The woman whose car plummeted from the seventh floor of a downtown Austin parking garage last month has sued the garage’s owner and its management, alleging they were negligent by not upgrading a cable barrier system that failed to keep the car from going over the edge of the building.
Cedar Park resident Christi Bowmer, 49, is asking for more than $1 million in damages from the company, GTT Parking LP, which owns the Littlefield Garage at East Sixth and Brazos streets. The company’s owner, Sheldon Kahn, is also being sued in Travis County state District Court.
“This case is about defendants putting profits over safety and knowingly exposing garage residents to foreseeable dangers,” the suit said.
Bowmer was seriously injured in the July 13 crash, in which her black BMW 328i hard-top convertible went over the side of the garage, smashed into the building opposite the narrow downtown alley, then went into a nosedive, colliding with another vehicle on the ground. According to a police report, Bowmer told an officer she might have mistakenly hit the accelerator instead of the brake while trying to park.
The crash was the second time in less than a year that a car has gone over the side of Littlefield Garage, which has a series of steel retention cables instead of a concrete retaining wall on the sides of each parking level. In September 2016, a sports utility vehicle went through the cables on the ninth floor and over the side of the garage, where the vehicle dangled from one of the cables while the driver climbed to safety. That incident made national headlines.
GTT Parking refused to comment Wednesday on Bowmer’s lawsuit, but on the day of the crash it issued a statement saying “we regret the unfortunate incident … and are thankful that no lives were lost.”
The parking garage’s spokesman, Jason Meeker, also said at the time that “after the previous incident, we engaged a structural engineer to review the situation, and repairs to the safety barriers were performed according to his recommendation.”

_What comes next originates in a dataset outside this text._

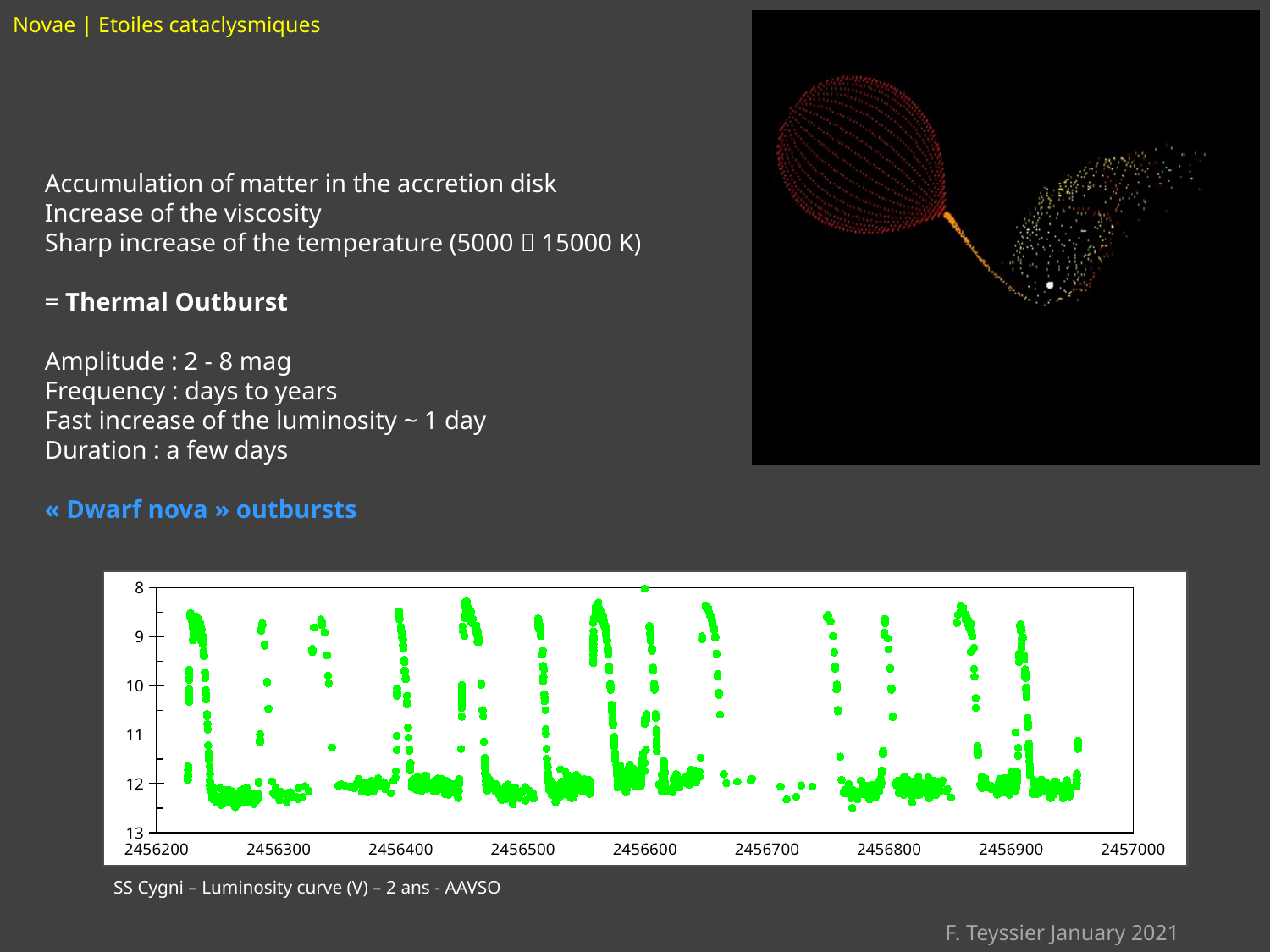
What kind of chart is shown at the bottom of the slide? scatter chart What is the spacing between consecutive tick labels on the x axis of the chart? 100 Is the y-axis value of the highest point in the chart, near x = 2456600, greater or less than 9? less How many tick labels are printed on the x axis of the chart? 9 What is the leftmost tick label on the x axis of the chart? 2456200 What is the rightmost tick label on the x axis of the chart? 2457000 What colour are the data points in the chart? green What is the caption printed below the chart? SS Cygni – Luminosity curve (V) – 2 ans - AAVSO What is the topmost tick label on the y axis of the chart? 8 What is the bottommost tick label on the y axis of the chart? 13 Is the y-axis value of the dense band of points near x = 2456300 greater or less than 11? greater How many tick labels are printed on the y axis of the chart? 6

An American-Statesman investigation of the incidents found that GTT Parking didn’t meet the codes for cable barriers when the garage was built in 1979 and that the city’s code enforcement took unverified claims of repairs at face value after the first incident. City officials later determined those repairs hadn’t been conducted, according to city documents.

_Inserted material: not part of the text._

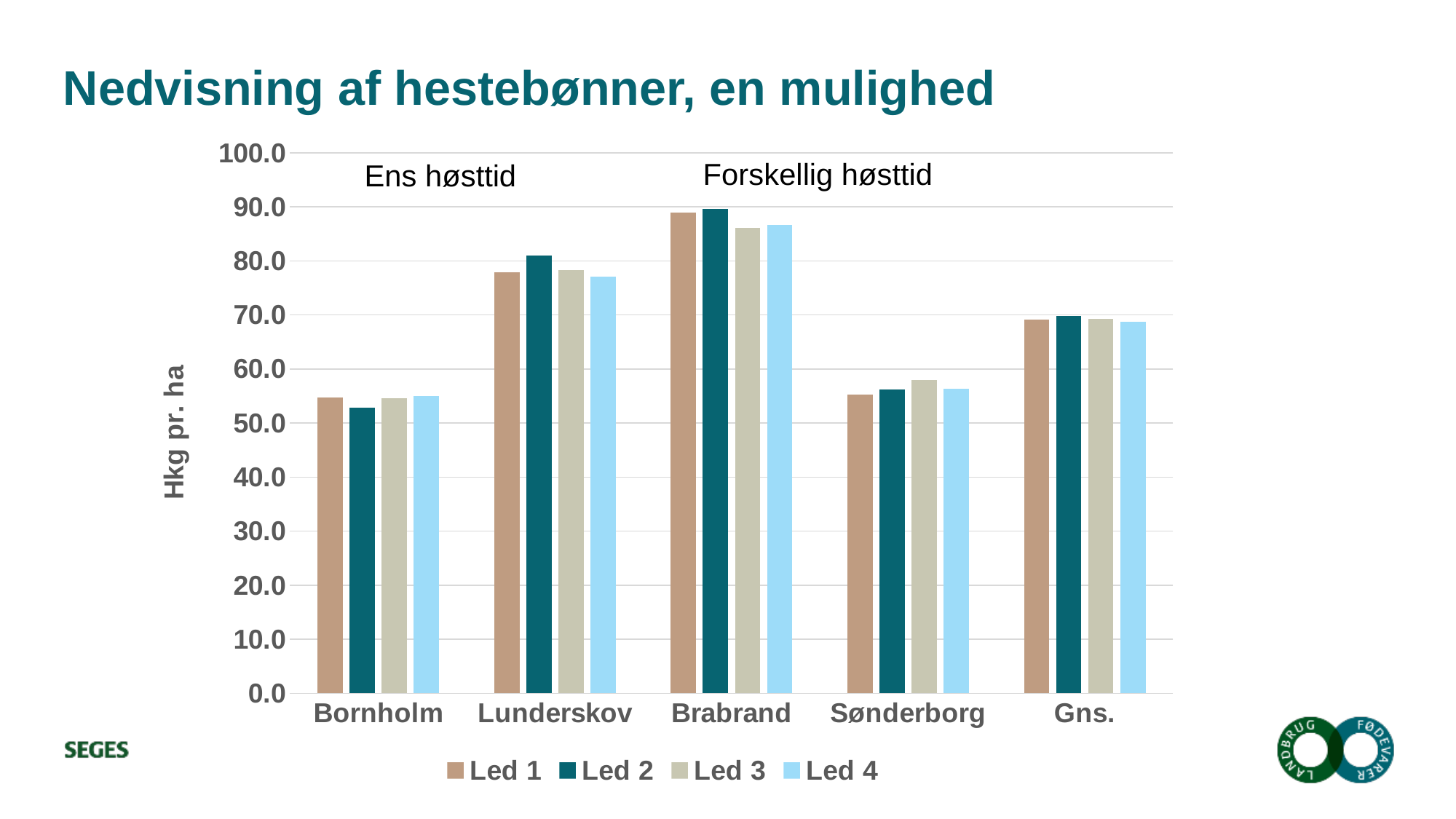
Is the value for Led 1 at Brabrand greater or less than 80.0? greater What kind of chart is shown on the slide? bar chart Which category has the highest values across all series? Brabrand How many categories are shown on the x axis? 5 At Lunderskov, which is larger: Led 2 or Led 4? Led 2 Is the value for Led 4 at Gns. greater or less than 70.0? less Is the value for Led 1 at Lunderskov greater or less than 80.0? less What is the label of the y axis? Hkg pr. ha How many series does the legend list? 4 Which category has the lowest value for Led 2? Bornholm What text annotation appears above the Brabrand and Sønderborg bars? Forskellig høsttid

Bowmer on Wednesday told the Statesman that her medical bills were about $1 million and are expected to climb as she recovers.

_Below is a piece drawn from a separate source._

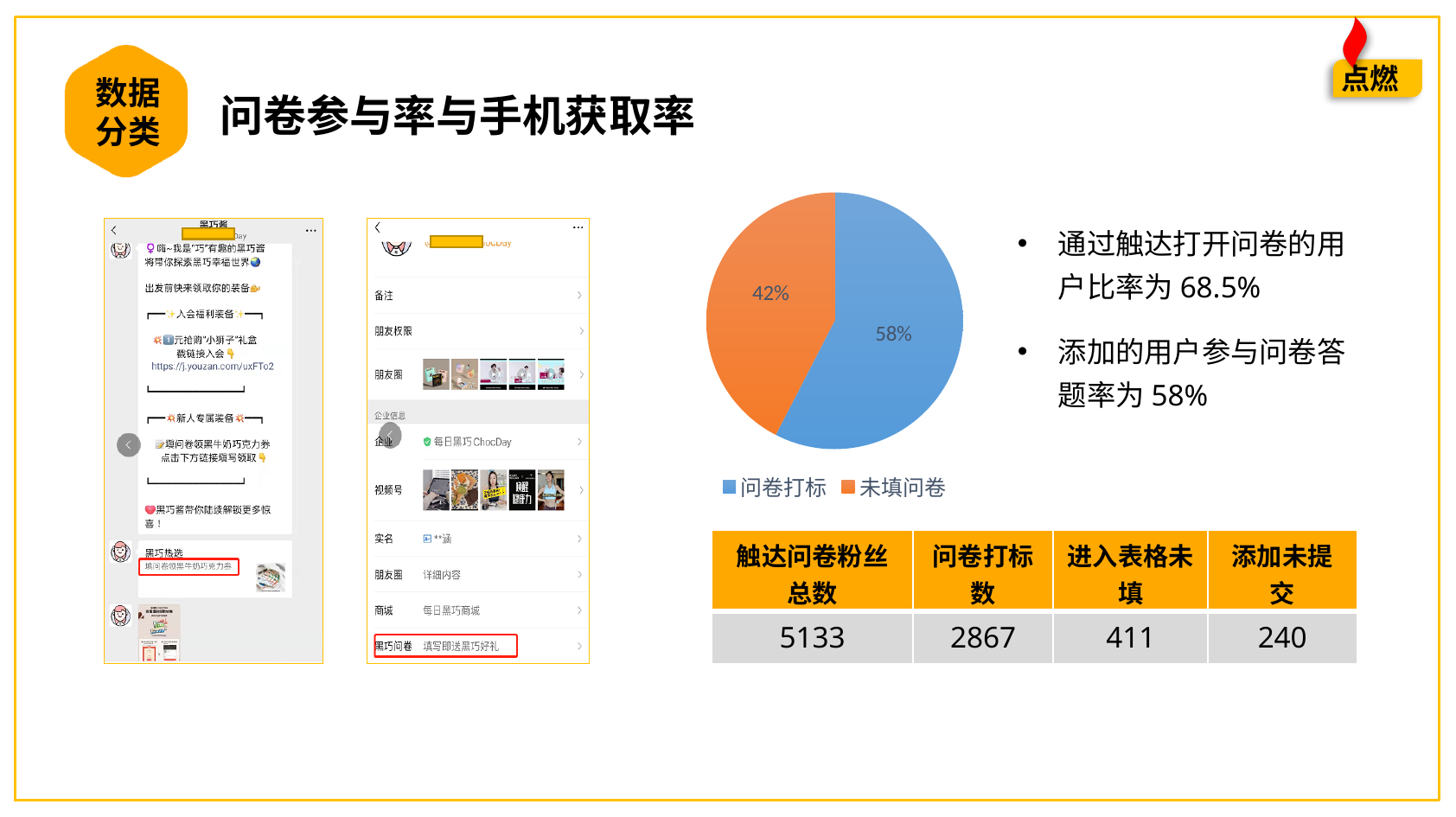
Which is larger, the 问卷打标 slice or the 未填问卷 slice? 问卷打标 How many slices does the pie chart have? 2 What is the difference in percentage points between the 问卷打标 slice and the 未填问卷 slice? 16 What colour is the 问卷打标 slice in the pie chart? blue Which slice of the pie chart is the largest? 问卷打标 What colour is the 未填问卷 slice in the pie chart? orange Is the share of the 未填问卷 slice greater or less than 50%? less What share of the pie does 未填问卷 represent? 42% How many entries does the legend of the pie chart list? 2 Which slice of the pie chart is the smallest? 未填问卷 What kind of chart is shown on the slide? pie chart What share of the pie does 问卷打标 represent? 58%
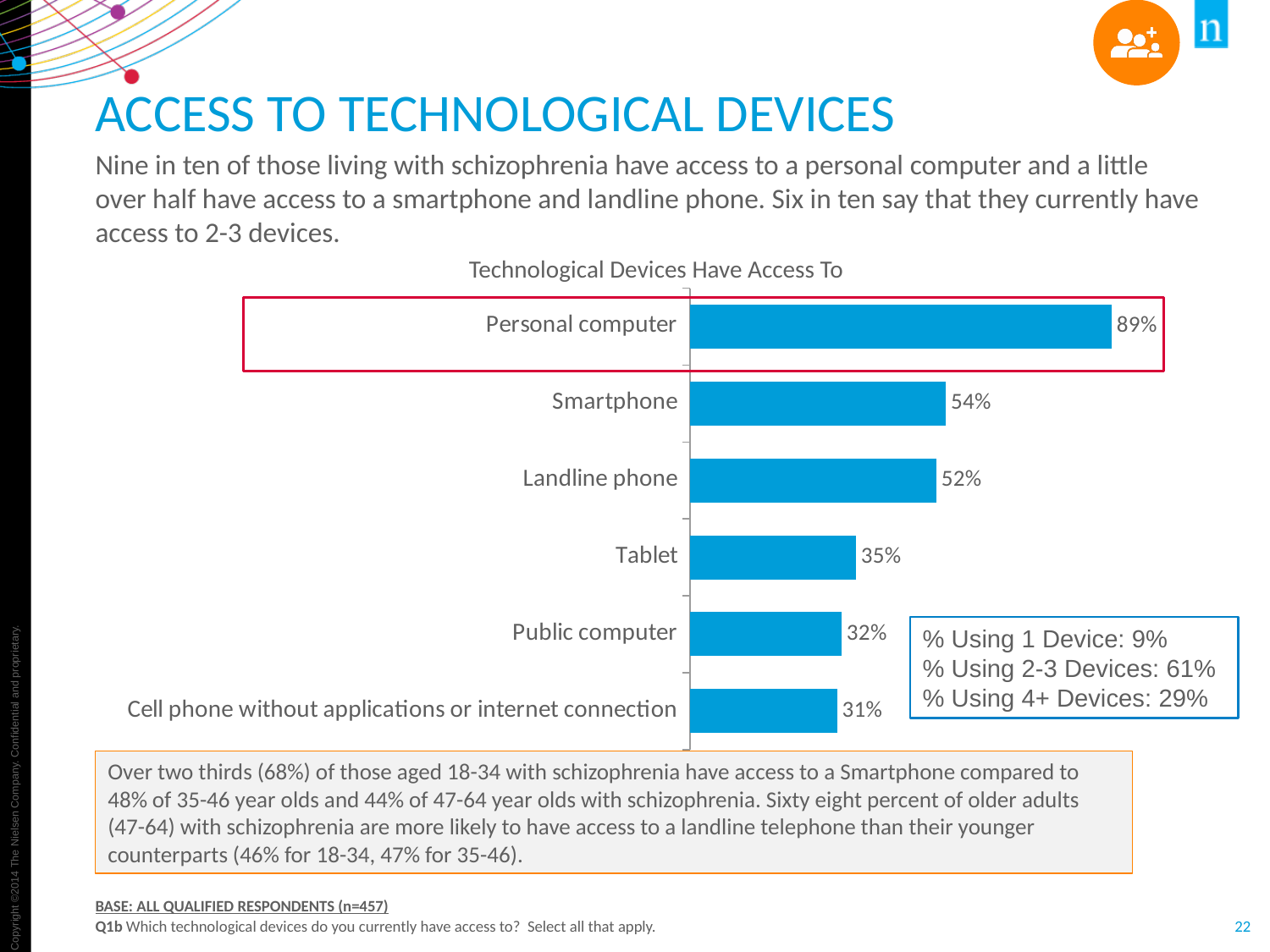
What percentage of respondents have access to a personal computer? 89% Which device has the lowest percentage of respondents with access? Cell phone without applications or internet connection What percentage of respondents have access to a cell phone without applications or internet connection? 31% What percentage of respondents have access to a tablet? 35% What is the title of the chart? Technological Devices Have Access To What is the difference in percentage points between access to a personal computer and access to a smartphone? 35 How many device categories are shown in the chart? 6 What type of chart is used to show the technological devices data? Bar chart Which has a higher percentage: Smartphone or Landline phone? Smartphone Which has a higher percentage: Tablet or Public computer? Tablet What is the difference in percentage points between access to a landline phone and access to a tablet? 17 Which device has the highest percentage of respondents with access? Personal computer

The crash caused Bowmer to suffer two arterial hemorrhages in her head that nearly killed her, she said. She also broke her back, elbow, ankle, sternum and ribs, the suit said.
Bowmer said she hopes to recoup the cost of her medical bills, but also said she filed the suit in part to raise awareness about the dangers that could be lurking in parking garages.
“This should not have happened to me, should nor should it happen to anyone ever again,” Bowmer said. “It had already happened once (at the Littlefield Garage), so shame on them for not having the work done. They had their chance to fix it, and they didn’t do it. Now I’m going to live with these rods in my back for the rest of my life.”